* [本文]
◇ ◇ ◇ ◇
いげちゃんのコツコツSDGs MORE

日々、よく耳にする“SDGs”という言葉。なんのために取り組むの? 私にできることは何? SDGsに興味を持ち始めた井桁弘恵が、そんな疑問に向きあいます!

【Vol.36-1】海洋ゴミの現状と、減らす方法・再利用の方法を考えよう

世界で年間約800万トンも発生している「海洋ゴミ」の約8割は、私たちの暮らしの中から生まれているといわれています。生態系や環境に深刻な影響を及ぼすこの問題について、海洋プラスチック100%で作られたアイテムを手がける『buoy(ブイ)』のワークショップに参加し、学びました。

井桁弘江 MORE SDGs

What’s SDGs?

SDGs ゴール

国連で採択された、2030年までに達成すべき17のゴールのことで、Sustainable Development Goals(持続可能な開発目標)の略。私たちが地球に住み続けるために、貧困、飢餓、環境、教育、ジェンダー平等などの問題を世界が協力して解決することを目指す。
◇ ◇ ◇ ◇
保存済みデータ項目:
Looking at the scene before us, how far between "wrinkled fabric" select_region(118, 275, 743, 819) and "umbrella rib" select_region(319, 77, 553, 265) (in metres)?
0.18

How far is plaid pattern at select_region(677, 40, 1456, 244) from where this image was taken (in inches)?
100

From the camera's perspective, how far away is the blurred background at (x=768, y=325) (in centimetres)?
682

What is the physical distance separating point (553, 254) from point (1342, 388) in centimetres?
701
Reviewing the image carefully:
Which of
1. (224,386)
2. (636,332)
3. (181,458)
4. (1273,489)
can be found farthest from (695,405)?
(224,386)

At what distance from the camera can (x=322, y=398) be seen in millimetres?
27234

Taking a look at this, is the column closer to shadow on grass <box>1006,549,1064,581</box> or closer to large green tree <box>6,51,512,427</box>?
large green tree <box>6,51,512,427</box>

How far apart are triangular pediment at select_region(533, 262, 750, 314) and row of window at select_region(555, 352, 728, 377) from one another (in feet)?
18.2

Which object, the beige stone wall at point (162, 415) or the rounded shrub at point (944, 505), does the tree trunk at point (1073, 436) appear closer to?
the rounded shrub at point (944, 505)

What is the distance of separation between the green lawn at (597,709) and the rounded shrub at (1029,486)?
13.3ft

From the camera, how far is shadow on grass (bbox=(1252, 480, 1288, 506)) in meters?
◇ ◇ ◇ ◇
* [課題]
本文について、次の問いに答えてください。
1. 世界で年間に発生している海洋ゴミは約何トンですか。
2. 海洋ゴミの約何割が私たちの暮らしの中から生まれているといわれていますか。
3. SDGsは何年までに達成すべきゴールですか。
項目は使わなくてかまいません。

* [解答]
1. 約800万トン
2. 約8割
3. 2030年